* [Excerpt]:
##############################

NOAA’s incredible new weather satellite is well worth the fuss | By Ishveena Singh

On a cold January night in 2015, Philadelphia’s then-Mayor Michael Nutter signed two disaster proclamations in anticipation of a “crippling and potentially historic” blizzard. The neighboring New Jersey also issued a state of emergency, canceling schools, ordering all non-emergency vehicles off the roads, and warning residents of possible power outages.

The next day, the storm came. But it wasn’t in the form of heavy snowfall; it was in the fashion of a flurry of apologies by embarrassed meteorologists for their “big forecast miss”. The ‘Blizzard of the Year’ had become the ‘Bust of the Year’.

Many were reminded of BBC Weather forecaster Michael Fish who had chimed during an October 1987 broadcast: “Earlier on today, apparently, a woman rang the BBC and said she heard there was a hurricane on the way… well, if you’re watching, don’t worry, there isn’t!” That evening, the most devastating storm in nearly 300 years hit South East England.

These weather guys are so wildly wrong every so often, meteorology has unfailingly been on the receiving end of jokes and criticism. Well, essentially, the accuracy of forecasts is directly proportional to how many eyes we have in the skies gathering varied weather observations like temperature, wind speed, moisture, etc. These data are then fed into mathematical models that tell us how the weather is going to behave over the next three to seven days.

So, if we make our input data better, the forecasts should also become more accurate, right? Well, that is exactly what NASA and NOAA’s Joint Polar Satellite System (JPSS-1) intends to do. Launched earlier this month, JPSS-1 boasts of “the latest and best technology that NOAA has ever flown operationally in the polar orbit to capture more precise observations of the Earth’s atmosphere, land, and water.” The satellite was rechristened as NOAA-20 on reaching its final orbit.

Circling the Earth from pole to pole 512 miles above the surface, 14 times a day, JPSS-1 will capture the weather as it unfolds across every single spot on the planet at least twice every 24 hours. This is what differentiates JPSS-1 from GOES-16 – another bird that made headlines this time last year for being the most-advanced weather monitoring satellite out there. While GOES-16 will remain fixed over the American region throughout its lifecycle, JPSS-1 will provide free and open global data to organizations like EUMETSAT, the United Kingdom Meteorology Office, the Australian Bureau of Meteorology, the Japan Meteorological Agency, the Korean Meteorological Agency, Environmental Canada, World Meteorological Organization, and more.

##############################

* [The data]:
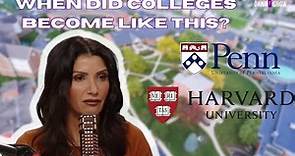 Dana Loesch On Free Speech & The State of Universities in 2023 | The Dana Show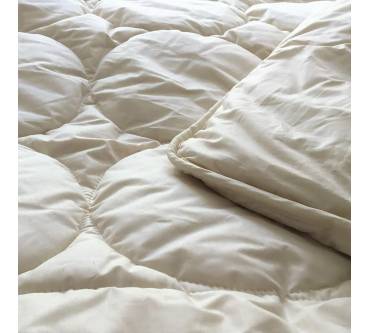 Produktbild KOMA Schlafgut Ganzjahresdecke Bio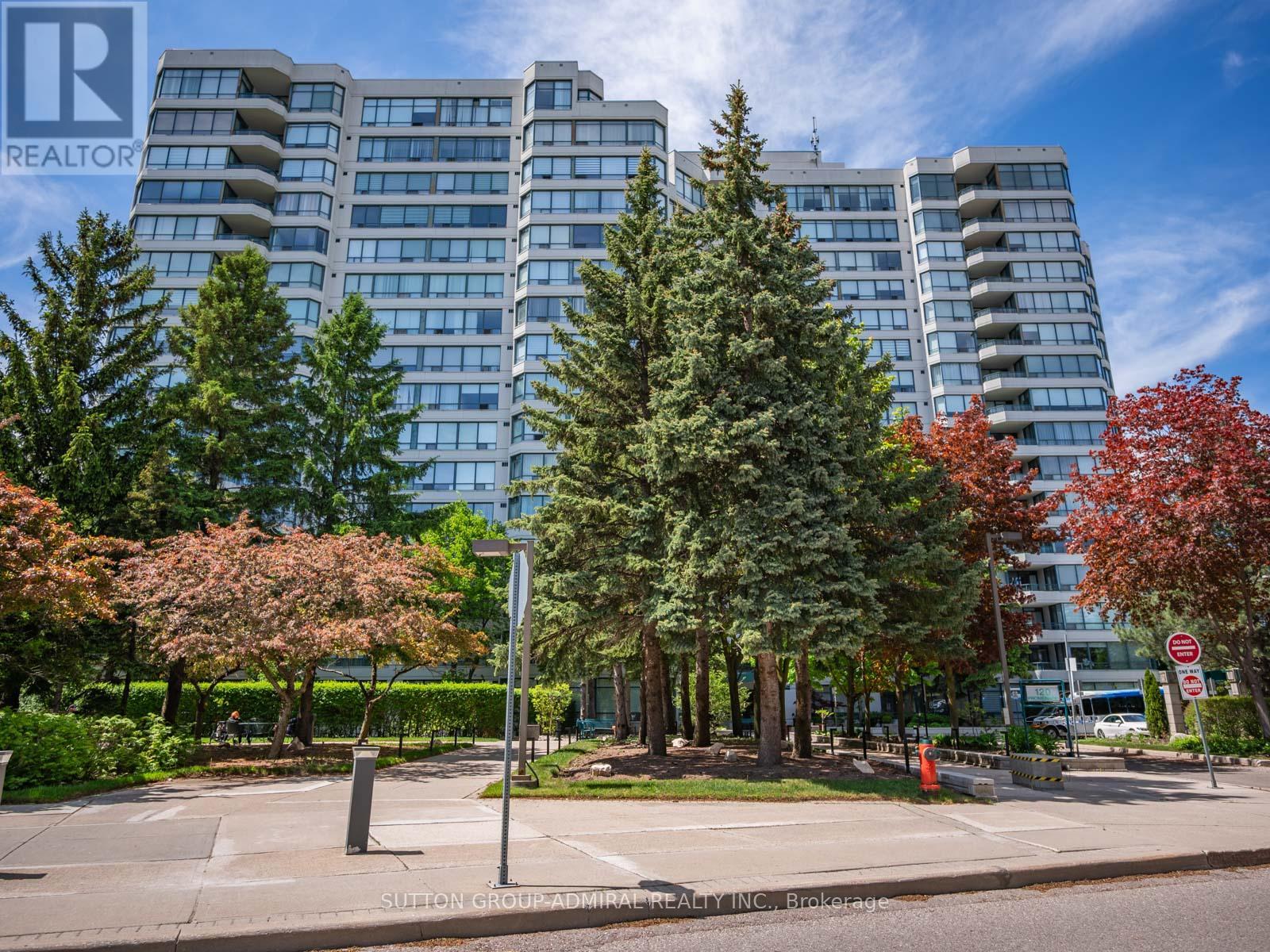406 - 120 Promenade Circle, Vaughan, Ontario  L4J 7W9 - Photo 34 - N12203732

##############################

* [Exercise aim]: Rewrite the weather satellite article from "On a cold January" to "possible power outages.", changing "blizzard" to "snowstorm". You can leave the material aside; none of it is needed here.

* [Result for this task]:
On a cold January night in 2015, Philadelphia’s then-Mayor Michael Nutter signed two disaster proclamations in anticipation of a “crippling and potentially historic” snowstorm. The neighboring New Jersey also issued a state of emergency, canceling schools, ordering all non-emergency vehicles off the roads, and warning residents of possible power outages.